Trump’s Ukraine Plan in Munich: Don’t Forget to Take Russia’s Money
Already off to a solid start on Ukraine policy, the Trump administration is now reportedly set to privately share the US plan to end Russia’s war with allies at next week’s Munich Security Conference.
The blueprint will reportedly be presented by US Special Envoy for Russia and Ukraine Keith Kellogg, who downplays his role at Munich as privately consulting with allies, with any eventual public presentation of the US plan to come directly from President Donald Trump.
The US plan reportedly includes security guarantees so that Russia cannot attack again. Separately, Trump said on Monday that he wants to strike a deal whereby US assistance would continue in exchange for Europe paying at least as much as the United States and Ukraine guaranteeing US access to rare-earth minerals.
If the details are strong on security guarantees, weapons supplies, and European money—and we will have to see—that would cover the first two and a half of three essential redlines that GMF has recommended as part of any good deal:
- Credible security guarantees: The ironclad way to ensure that, unlike the 17 prior Ukrainian ceasefires since 2014, Russia does not violate this one, is for NATO to uphold it. But with or without NATO membership, credible enforcement requires some 100,000 European troops in Ukraine.

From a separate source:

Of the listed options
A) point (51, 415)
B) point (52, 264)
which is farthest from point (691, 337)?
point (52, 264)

- US and European weapons: Kyiv’s allies must commit to delivering all weaponry needed to make any future Russian attack on Ukraine tantamount to a suicide mission, not accepting any limitations short of nuclear weapons.
- European and Russian money: Trump should insist that Europe expand two funding sources that former President Joe Biden failed to tap: spending more European fiscal resources on a majority of Ukrainian military aid allocations, and confiscating all $300 billion of Russia’s frozen sovereign assets and remitting it to Ukraine, which should spend half on American weapons or reconstruction contracts.
Confiscating Russia’s frozen $300 billion is the only redline not yet mentioned in recent public communications from the Trump administration (although Trump’s treasury secretary previously endorsed this). This is the easiest and fairest way to augment US-funded Ukraine aid—and show China that attacking Taiwan would be costly. The Trump administration should lead by example by implementing the REPO Act more boldly than Biden did, remitting to Kyiv the $5 billion of US-domiciled Russian assets. It should press Europe to follow suit, given that most of the money is held there. The $300 billion should be warehoused in a well-governed Ukrainian development bank founded for this purpose. Trump could additionally insist that Ukraine spend half the money on contracts with US companies.
That is what it would take to deter Russia from attacking its neighbor again, do the same to China, avoid an even worse collapse than Afghanistan under Biden, create US jobs while saving taxpayer dollars, and secure Trump’s legacy as a decisive leader of the free world.
Trump is in a position of strength to make this happen. But the proof as to whether he is fully leveraging that position will be in the details, which will be discussed in Munich.